Accenture takes stake in generative AI firm Stardog
Accenture says it wants to 'nurture' the development AI business use cases
Global solution provider Accenture has revealed it has invested in AI firm Stardog.
The company has developed technology that combines data from multiple sources and makes it machine-understandable without changing the underlying data. The aim is to allow such data to be easily searched, and it is being touted as a way to improve searches using generative AI.
Accenture is not acquiring Stardog, but is instead making a strategic minority investment in the company via its Accenture Ventures, said Teresa Tung, chief technologist at Accenture Cloud First.
"We believe this is such a strategic technology that we want to get in with the startups so that we can shape their product to be best for helping us with our clients," Tung told CRN. "We have a venture arm. And we have a Project Spotlight which is doing just that, picking out some of these very strategic technologies that we need to nurture and grow."
Accenture, which currently partners with Arlington, Va-based Stardog, did not disclose the size of its investment in the company.
The investment doesn't give Accenture first rights to Stardog's technology, Tung said.
"But we do get a chance to influence their roadmap," she said. "As an investor, we get to see a bit more. And we get to help them influence and shape what they're doing, and to nurture these technologies that we think are really critical."
Unlike the common data lake-centric take on data, modern data stacks that are emerging today are all about connecting across data lakes, partners, and systems, Tung said.
"Stardog's knowledge graph gives you that connectivity map that indexes over all that data," she said. "We think that's just really pivotal. So we really want to be able to make sure that grows."
It's important to bring those different data sources together, Tung said.
"Multi-lake, multi-system, multi-cloud, multi-partner, because of data sovereignty, that's just how data has grown," she said. "I always say I wish it could all be central in the same place by the same team. But I wish for a lot of things."
Because of data sovereignty, data remains stored in different stacks, but businesses need to access it like they do on the internet, Tung said.
"Internet searches are using something similar to what Stardog provides, a domain knowledge graph," she said. "So when we search for things like ‘Accenture,' it's not just giving you the indexes and the links, it's taking it and it's formatting ‘cards.' You have Accenture, you have the map closest to you, there's a little card.
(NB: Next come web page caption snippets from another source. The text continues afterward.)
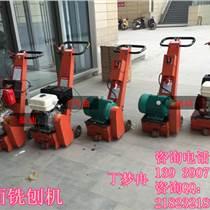 河南郑州铣刨机厂家直销价格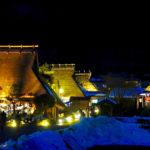 [記旅] 從京都出發:參加JTB的美山町「雪燈廊」活動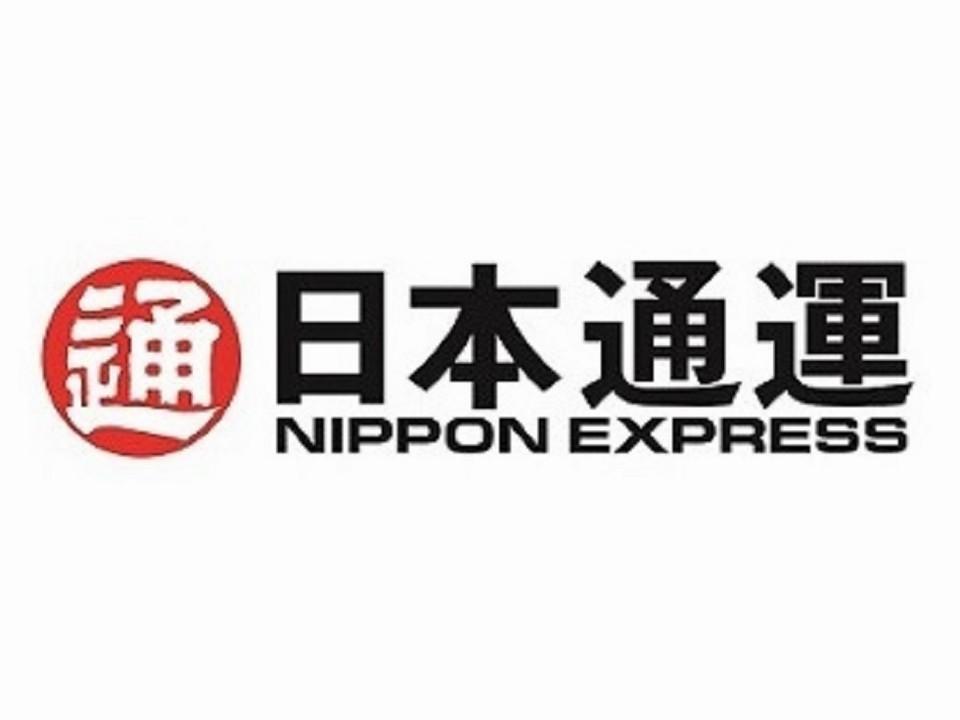 日本通運株式会社 和歌山警送支店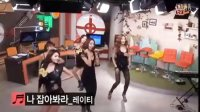 Lay-T-娱乐节目_NK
There's another little card that says who are competitors. Tough questions people ask about Accenture. And that's all from the knowledge graph. It's giving you that data into context."
Stardog does not use generative AI as part of its technology, Tung said.
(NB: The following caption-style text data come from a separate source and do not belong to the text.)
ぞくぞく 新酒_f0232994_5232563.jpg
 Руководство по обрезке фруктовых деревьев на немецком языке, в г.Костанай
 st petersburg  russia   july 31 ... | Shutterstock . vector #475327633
"I would say that it's more of an enabler for generative AI," she said. "So the large language models that underpin generative AI, I would say that's not what Stardog does. Stardog adds that domain context."
Tung gave an example of how the Stardog technology might work.
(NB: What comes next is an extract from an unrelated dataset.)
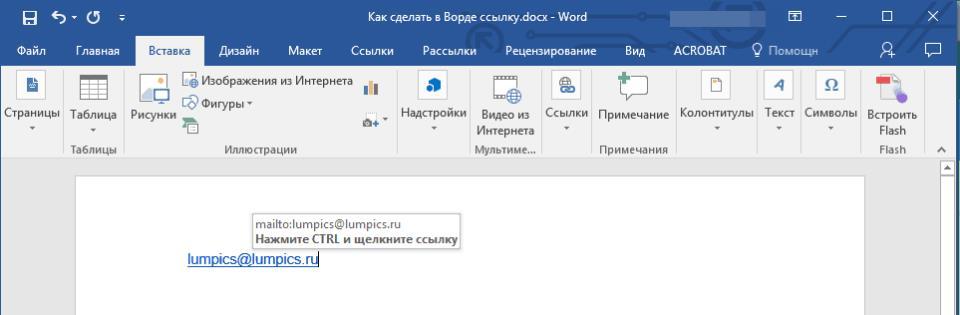 гиперссылка из адреса электронной почты в Word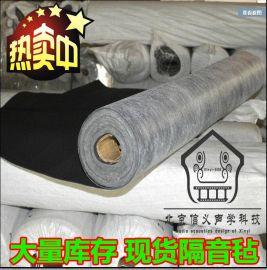 北京信义厂家直销3MM高密度阻尼隔音毡隔音毯环保无味隔音吊顶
"So if I were a retail company and I had my own knowledge graph with my products and my customers, and wanted to give my customers a way to say something like, ‘I'm going on vacation, what should I buy? What should I pack?' You could use the large language model to figure out that people who go on vacation in the summer need swimsuits and shorts. And then you could map it with my own data within Stardog to say, ‘Well, our products happen to have swimsuits, and Theresa is a customer and she likes blue. So let's serve her blue swimsuits.'
Stardog has raised a total of $23.3m in funding since its founding in 2015 and has about 100 employees, according to Crunchbase and LinkedIn.